A treatment protocol is a formal addendum to a company’s active IND, submitted to the FDA by the drug company sponsoring the trial, defining the criteria for access to the treatment that is under investigation. In order for a patient to access a drug under a treatment protocol, their physician must be qualified to participate as an investigator. Once this qualification process is complete, any patient who meets the entrance criteria for the treatment protocol can be enrolled by the physician.
A treatment IND, also submitted to the FDA by a drug company, is effectively the same process as a treatment protocol except that the company submits a new IND with the treatment protocol within it for the purpose of treating patients. An example in which a treatment IND may be preferred to a treatment protocol is when a company has been studying a second indication for a drug and ultimately intends to out-license this indication to a partner for further development and commercialization. In this case, the new IND is kept separate from other submissions and can be easily transferred to the new sponsor.
While the new FDA rules clarify the types of access that are available, there remains flexibility as to exactly how and when these programs can be applied. Ultimately, the choice to offer expanded access — or not — is left up to the drug developer. FDA regulations do not force companies to offer access to their investigational drugs. When considering this option, however, companies must undertake a thorough evaluation of important questions such as when to offer access and for which patients.
For Patients Outside The United States
Outside the United States, these access programs are known by a variety of names, including “named patient programs” (NPPs – in which physicians can request access to drugs on behalf of individual “named” patients), “named patient supply,” and “temporary authorization for use.” These programs are similar to U.S.-based EAPs (expanded access programs) in that they facilitate access to investigational drugs for individual patients or groups of patients with unmet medical needs. These programs also allow access, in specific circumstances, to drugs that are approved in other countries but not yet approved in a patient’s home country.

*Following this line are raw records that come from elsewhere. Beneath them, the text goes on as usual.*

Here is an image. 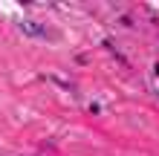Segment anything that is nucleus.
<instances>
[{
    "instance_id": "f257e3e1",
    "label": "nucleus",
    "mask_w": 159,
    "mask_h": 156,
    "mask_svg": "<svg viewBox=\"0 0 159 156\" xmlns=\"http://www.w3.org/2000/svg\"><path fill=\"white\" fill-rule=\"evenodd\" d=\"M20 29H23L26 35H32V38H43V35H46V29H43V26L32 23V20H20Z\"/></svg>"
}]
</instances>
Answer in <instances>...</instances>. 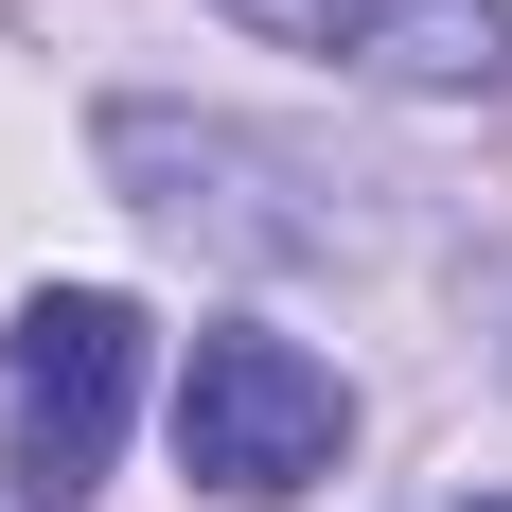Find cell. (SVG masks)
Returning a JSON list of instances; mask_svg holds the SVG:
<instances>
[{
    "label": "cell",
    "instance_id": "obj_1",
    "mask_svg": "<svg viewBox=\"0 0 512 512\" xmlns=\"http://www.w3.org/2000/svg\"><path fill=\"white\" fill-rule=\"evenodd\" d=\"M124 407H142V301H106V283L18 301V336H0V477L36 512H89L106 460H124Z\"/></svg>",
    "mask_w": 512,
    "mask_h": 512
},
{
    "label": "cell",
    "instance_id": "obj_2",
    "mask_svg": "<svg viewBox=\"0 0 512 512\" xmlns=\"http://www.w3.org/2000/svg\"><path fill=\"white\" fill-rule=\"evenodd\" d=\"M354 460V389L301 354V336H195V371H177V477L195 495H230V512H283V495H318V477Z\"/></svg>",
    "mask_w": 512,
    "mask_h": 512
},
{
    "label": "cell",
    "instance_id": "obj_3",
    "mask_svg": "<svg viewBox=\"0 0 512 512\" xmlns=\"http://www.w3.org/2000/svg\"><path fill=\"white\" fill-rule=\"evenodd\" d=\"M230 18L371 89H512V0H230Z\"/></svg>",
    "mask_w": 512,
    "mask_h": 512
}]
</instances>
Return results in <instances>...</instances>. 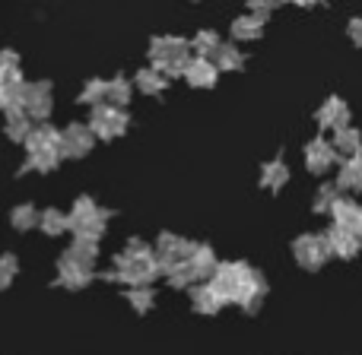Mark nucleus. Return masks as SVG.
I'll use <instances>...</instances> for the list:
<instances>
[{
    "instance_id": "obj_30",
    "label": "nucleus",
    "mask_w": 362,
    "mask_h": 355,
    "mask_svg": "<svg viewBox=\"0 0 362 355\" xmlns=\"http://www.w3.org/2000/svg\"><path fill=\"white\" fill-rule=\"evenodd\" d=\"M337 197H340L337 184H321L318 197H315V212H331V206L337 203Z\"/></svg>"
},
{
    "instance_id": "obj_35",
    "label": "nucleus",
    "mask_w": 362,
    "mask_h": 355,
    "mask_svg": "<svg viewBox=\"0 0 362 355\" xmlns=\"http://www.w3.org/2000/svg\"><path fill=\"white\" fill-rule=\"evenodd\" d=\"M0 67H19V57L13 54V51H4V54H0Z\"/></svg>"
},
{
    "instance_id": "obj_10",
    "label": "nucleus",
    "mask_w": 362,
    "mask_h": 355,
    "mask_svg": "<svg viewBox=\"0 0 362 355\" xmlns=\"http://www.w3.org/2000/svg\"><path fill=\"white\" fill-rule=\"evenodd\" d=\"M216 76H219V70L213 67V61H206V57H194V61L187 64V70H185V80L191 83L194 89L216 86Z\"/></svg>"
},
{
    "instance_id": "obj_4",
    "label": "nucleus",
    "mask_w": 362,
    "mask_h": 355,
    "mask_svg": "<svg viewBox=\"0 0 362 355\" xmlns=\"http://www.w3.org/2000/svg\"><path fill=\"white\" fill-rule=\"evenodd\" d=\"M93 143H95V137L89 133L86 124H70L67 131L61 133V159L64 156L67 159H83L89 150H93Z\"/></svg>"
},
{
    "instance_id": "obj_37",
    "label": "nucleus",
    "mask_w": 362,
    "mask_h": 355,
    "mask_svg": "<svg viewBox=\"0 0 362 355\" xmlns=\"http://www.w3.org/2000/svg\"><path fill=\"white\" fill-rule=\"evenodd\" d=\"M353 191H362V172H359V178H356V187Z\"/></svg>"
},
{
    "instance_id": "obj_8",
    "label": "nucleus",
    "mask_w": 362,
    "mask_h": 355,
    "mask_svg": "<svg viewBox=\"0 0 362 355\" xmlns=\"http://www.w3.org/2000/svg\"><path fill=\"white\" fill-rule=\"evenodd\" d=\"M325 244H327V254L331 257H344V260H350V257L359 254V241L356 235H350V231L337 229V225H331V229L325 231Z\"/></svg>"
},
{
    "instance_id": "obj_26",
    "label": "nucleus",
    "mask_w": 362,
    "mask_h": 355,
    "mask_svg": "<svg viewBox=\"0 0 362 355\" xmlns=\"http://www.w3.org/2000/svg\"><path fill=\"white\" fill-rule=\"evenodd\" d=\"M165 279H169V286L172 289H187L194 282V270H191V263L187 260H181V263H172L169 270H165Z\"/></svg>"
},
{
    "instance_id": "obj_6",
    "label": "nucleus",
    "mask_w": 362,
    "mask_h": 355,
    "mask_svg": "<svg viewBox=\"0 0 362 355\" xmlns=\"http://www.w3.org/2000/svg\"><path fill=\"white\" fill-rule=\"evenodd\" d=\"M331 216H334V225L350 235H362V206L356 200H346V197H337V203L331 206Z\"/></svg>"
},
{
    "instance_id": "obj_27",
    "label": "nucleus",
    "mask_w": 362,
    "mask_h": 355,
    "mask_svg": "<svg viewBox=\"0 0 362 355\" xmlns=\"http://www.w3.org/2000/svg\"><path fill=\"white\" fill-rule=\"evenodd\" d=\"M10 222H13V229H19V231H29V229H35L38 225V210L32 203H23V206H16V210L10 212Z\"/></svg>"
},
{
    "instance_id": "obj_16",
    "label": "nucleus",
    "mask_w": 362,
    "mask_h": 355,
    "mask_svg": "<svg viewBox=\"0 0 362 355\" xmlns=\"http://www.w3.org/2000/svg\"><path fill=\"white\" fill-rule=\"evenodd\" d=\"M289 181V169L283 159H274V162H267L261 169V187H267V191H280V187H286Z\"/></svg>"
},
{
    "instance_id": "obj_19",
    "label": "nucleus",
    "mask_w": 362,
    "mask_h": 355,
    "mask_svg": "<svg viewBox=\"0 0 362 355\" xmlns=\"http://www.w3.org/2000/svg\"><path fill=\"white\" fill-rule=\"evenodd\" d=\"M64 254H67L74 263H80V267L93 270L95 257H99V244H95V241H83V238H76V241L70 244V251H64Z\"/></svg>"
},
{
    "instance_id": "obj_7",
    "label": "nucleus",
    "mask_w": 362,
    "mask_h": 355,
    "mask_svg": "<svg viewBox=\"0 0 362 355\" xmlns=\"http://www.w3.org/2000/svg\"><path fill=\"white\" fill-rule=\"evenodd\" d=\"M337 152H334V146L327 143V140H312V143L305 146V169L312 172V175H325L327 169H331L334 162H337Z\"/></svg>"
},
{
    "instance_id": "obj_23",
    "label": "nucleus",
    "mask_w": 362,
    "mask_h": 355,
    "mask_svg": "<svg viewBox=\"0 0 362 355\" xmlns=\"http://www.w3.org/2000/svg\"><path fill=\"white\" fill-rule=\"evenodd\" d=\"M29 131H32V121L25 118V112H6V137L23 143L29 137Z\"/></svg>"
},
{
    "instance_id": "obj_25",
    "label": "nucleus",
    "mask_w": 362,
    "mask_h": 355,
    "mask_svg": "<svg viewBox=\"0 0 362 355\" xmlns=\"http://www.w3.org/2000/svg\"><path fill=\"white\" fill-rule=\"evenodd\" d=\"M127 301H131V308L137 314H146V311H153V305H156V292H153L150 286L127 289Z\"/></svg>"
},
{
    "instance_id": "obj_33",
    "label": "nucleus",
    "mask_w": 362,
    "mask_h": 355,
    "mask_svg": "<svg viewBox=\"0 0 362 355\" xmlns=\"http://www.w3.org/2000/svg\"><path fill=\"white\" fill-rule=\"evenodd\" d=\"M124 254H131V257H144V254H153V248L146 241H140V238H131L127 241V248H124Z\"/></svg>"
},
{
    "instance_id": "obj_21",
    "label": "nucleus",
    "mask_w": 362,
    "mask_h": 355,
    "mask_svg": "<svg viewBox=\"0 0 362 355\" xmlns=\"http://www.w3.org/2000/svg\"><path fill=\"white\" fill-rule=\"evenodd\" d=\"M105 210H99L95 206V200H89V197H80L74 203V212L67 216V229H74V225H83V222H93V219H99Z\"/></svg>"
},
{
    "instance_id": "obj_38",
    "label": "nucleus",
    "mask_w": 362,
    "mask_h": 355,
    "mask_svg": "<svg viewBox=\"0 0 362 355\" xmlns=\"http://www.w3.org/2000/svg\"><path fill=\"white\" fill-rule=\"evenodd\" d=\"M356 241H359V251H362V235H359V238H356Z\"/></svg>"
},
{
    "instance_id": "obj_14",
    "label": "nucleus",
    "mask_w": 362,
    "mask_h": 355,
    "mask_svg": "<svg viewBox=\"0 0 362 355\" xmlns=\"http://www.w3.org/2000/svg\"><path fill=\"white\" fill-rule=\"evenodd\" d=\"M264 23H267V19L255 16V13L238 16L235 23H232V38H238V42H257V38L264 35Z\"/></svg>"
},
{
    "instance_id": "obj_24",
    "label": "nucleus",
    "mask_w": 362,
    "mask_h": 355,
    "mask_svg": "<svg viewBox=\"0 0 362 355\" xmlns=\"http://www.w3.org/2000/svg\"><path fill=\"white\" fill-rule=\"evenodd\" d=\"M57 162H61V152H57V150H38V152H29L23 172H29V169L51 172V169H57Z\"/></svg>"
},
{
    "instance_id": "obj_22",
    "label": "nucleus",
    "mask_w": 362,
    "mask_h": 355,
    "mask_svg": "<svg viewBox=\"0 0 362 355\" xmlns=\"http://www.w3.org/2000/svg\"><path fill=\"white\" fill-rule=\"evenodd\" d=\"M187 44H191V51H194L197 57H206V61H210V57L216 54V48H219L223 42H219V35H216L213 29H200Z\"/></svg>"
},
{
    "instance_id": "obj_15",
    "label": "nucleus",
    "mask_w": 362,
    "mask_h": 355,
    "mask_svg": "<svg viewBox=\"0 0 362 355\" xmlns=\"http://www.w3.org/2000/svg\"><path fill=\"white\" fill-rule=\"evenodd\" d=\"M131 95H134V86H131V80H124V76H115V80L105 83V102L112 108H124L127 102H131Z\"/></svg>"
},
{
    "instance_id": "obj_20",
    "label": "nucleus",
    "mask_w": 362,
    "mask_h": 355,
    "mask_svg": "<svg viewBox=\"0 0 362 355\" xmlns=\"http://www.w3.org/2000/svg\"><path fill=\"white\" fill-rule=\"evenodd\" d=\"M165 83L169 80H165L163 73H156L153 67H146V70H140V73L134 76L131 86H137L144 95H159V92H165Z\"/></svg>"
},
{
    "instance_id": "obj_5",
    "label": "nucleus",
    "mask_w": 362,
    "mask_h": 355,
    "mask_svg": "<svg viewBox=\"0 0 362 355\" xmlns=\"http://www.w3.org/2000/svg\"><path fill=\"white\" fill-rule=\"evenodd\" d=\"M315 121H318L321 131H344V127H350V108H346L344 99H337V95H331V99L325 102V105L318 108V114H315Z\"/></svg>"
},
{
    "instance_id": "obj_32",
    "label": "nucleus",
    "mask_w": 362,
    "mask_h": 355,
    "mask_svg": "<svg viewBox=\"0 0 362 355\" xmlns=\"http://www.w3.org/2000/svg\"><path fill=\"white\" fill-rule=\"evenodd\" d=\"M245 4H248V10L255 13V16H264V19H267L270 13H274V6L280 4V0H245Z\"/></svg>"
},
{
    "instance_id": "obj_34",
    "label": "nucleus",
    "mask_w": 362,
    "mask_h": 355,
    "mask_svg": "<svg viewBox=\"0 0 362 355\" xmlns=\"http://www.w3.org/2000/svg\"><path fill=\"white\" fill-rule=\"evenodd\" d=\"M346 35H350V42L356 44V48H362V19H350V25H346Z\"/></svg>"
},
{
    "instance_id": "obj_12",
    "label": "nucleus",
    "mask_w": 362,
    "mask_h": 355,
    "mask_svg": "<svg viewBox=\"0 0 362 355\" xmlns=\"http://www.w3.org/2000/svg\"><path fill=\"white\" fill-rule=\"evenodd\" d=\"M331 146L340 159H356V156H362V133L356 131V127H344V131L334 133Z\"/></svg>"
},
{
    "instance_id": "obj_36",
    "label": "nucleus",
    "mask_w": 362,
    "mask_h": 355,
    "mask_svg": "<svg viewBox=\"0 0 362 355\" xmlns=\"http://www.w3.org/2000/svg\"><path fill=\"white\" fill-rule=\"evenodd\" d=\"M289 4H296V6H315L318 0H289Z\"/></svg>"
},
{
    "instance_id": "obj_13",
    "label": "nucleus",
    "mask_w": 362,
    "mask_h": 355,
    "mask_svg": "<svg viewBox=\"0 0 362 355\" xmlns=\"http://www.w3.org/2000/svg\"><path fill=\"white\" fill-rule=\"evenodd\" d=\"M191 270H194V279H210L213 270H216V251L210 244H197L191 254Z\"/></svg>"
},
{
    "instance_id": "obj_11",
    "label": "nucleus",
    "mask_w": 362,
    "mask_h": 355,
    "mask_svg": "<svg viewBox=\"0 0 362 355\" xmlns=\"http://www.w3.org/2000/svg\"><path fill=\"white\" fill-rule=\"evenodd\" d=\"M25 150L29 152H38V150H57L61 152V131H54L51 124H38L29 131V137L23 140Z\"/></svg>"
},
{
    "instance_id": "obj_9",
    "label": "nucleus",
    "mask_w": 362,
    "mask_h": 355,
    "mask_svg": "<svg viewBox=\"0 0 362 355\" xmlns=\"http://www.w3.org/2000/svg\"><path fill=\"white\" fill-rule=\"evenodd\" d=\"M89 279H93V270H86V267H80V263H74L67 254L57 260V282H61V286H67V289H83V286H89Z\"/></svg>"
},
{
    "instance_id": "obj_17",
    "label": "nucleus",
    "mask_w": 362,
    "mask_h": 355,
    "mask_svg": "<svg viewBox=\"0 0 362 355\" xmlns=\"http://www.w3.org/2000/svg\"><path fill=\"white\" fill-rule=\"evenodd\" d=\"M210 61L216 70H226V73H229V70H242L245 54H242V48H235V44H219L216 54H213Z\"/></svg>"
},
{
    "instance_id": "obj_1",
    "label": "nucleus",
    "mask_w": 362,
    "mask_h": 355,
    "mask_svg": "<svg viewBox=\"0 0 362 355\" xmlns=\"http://www.w3.org/2000/svg\"><path fill=\"white\" fill-rule=\"evenodd\" d=\"M127 124H131V114L124 108H112L108 102L93 108V118H89V133L99 140H115L121 133H127Z\"/></svg>"
},
{
    "instance_id": "obj_28",
    "label": "nucleus",
    "mask_w": 362,
    "mask_h": 355,
    "mask_svg": "<svg viewBox=\"0 0 362 355\" xmlns=\"http://www.w3.org/2000/svg\"><path fill=\"white\" fill-rule=\"evenodd\" d=\"M38 225H42L45 235H61V231H67V216L61 210H45L38 216Z\"/></svg>"
},
{
    "instance_id": "obj_3",
    "label": "nucleus",
    "mask_w": 362,
    "mask_h": 355,
    "mask_svg": "<svg viewBox=\"0 0 362 355\" xmlns=\"http://www.w3.org/2000/svg\"><path fill=\"white\" fill-rule=\"evenodd\" d=\"M293 257H296V263H299V267L321 270L331 254H327V244H325V238H321V235H299L293 241Z\"/></svg>"
},
{
    "instance_id": "obj_2",
    "label": "nucleus",
    "mask_w": 362,
    "mask_h": 355,
    "mask_svg": "<svg viewBox=\"0 0 362 355\" xmlns=\"http://www.w3.org/2000/svg\"><path fill=\"white\" fill-rule=\"evenodd\" d=\"M51 108H54V102H51V86L48 83H23V112L29 121H48Z\"/></svg>"
},
{
    "instance_id": "obj_29",
    "label": "nucleus",
    "mask_w": 362,
    "mask_h": 355,
    "mask_svg": "<svg viewBox=\"0 0 362 355\" xmlns=\"http://www.w3.org/2000/svg\"><path fill=\"white\" fill-rule=\"evenodd\" d=\"M83 105H102L105 102V80H89L86 86H83V95H80Z\"/></svg>"
},
{
    "instance_id": "obj_18",
    "label": "nucleus",
    "mask_w": 362,
    "mask_h": 355,
    "mask_svg": "<svg viewBox=\"0 0 362 355\" xmlns=\"http://www.w3.org/2000/svg\"><path fill=\"white\" fill-rule=\"evenodd\" d=\"M191 305L197 314H216L223 308V301H219V295L210 286H197V289H191Z\"/></svg>"
},
{
    "instance_id": "obj_31",
    "label": "nucleus",
    "mask_w": 362,
    "mask_h": 355,
    "mask_svg": "<svg viewBox=\"0 0 362 355\" xmlns=\"http://www.w3.org/2000/svg\"><path fill=\"white\" fill-rule=\"evenodd\" d=\"M16 276V257L13 254H0V289H6Z\"/></svg>"
}]
</instances>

The 30 countries comprising the EU — which fall under the jurisdiction of the European Medicines Agency (EMEA) — each have their own nationalized regulations regarding the access to unlicensed medications for individual patients and patient groups. In the EU, named patient programs also allow patients to access drugs in the time period between centralized EMEA approval and launch in their home countries, which can range from one year to 18 months. Regulations differ widely among countries due to differences in national medical practices, resources available, product funding, hospital structures, and national insurance systems.
Countries outside the United States and Europe also offer these programs. Canada’s “Special Access Programme” provides access to nonmarketed drugs to practitioners treating patients with serious or life-threatening illnesses when conventional therapies have failed, are unsuitable, or are unavailable. Similarly, in Australia, patients can access experimental drugs via the “Special Access Scheme.” In Japan, government sanctioned “Named Patient Access” allows access to drugs with an expectation that the drug be approved in the exporting country.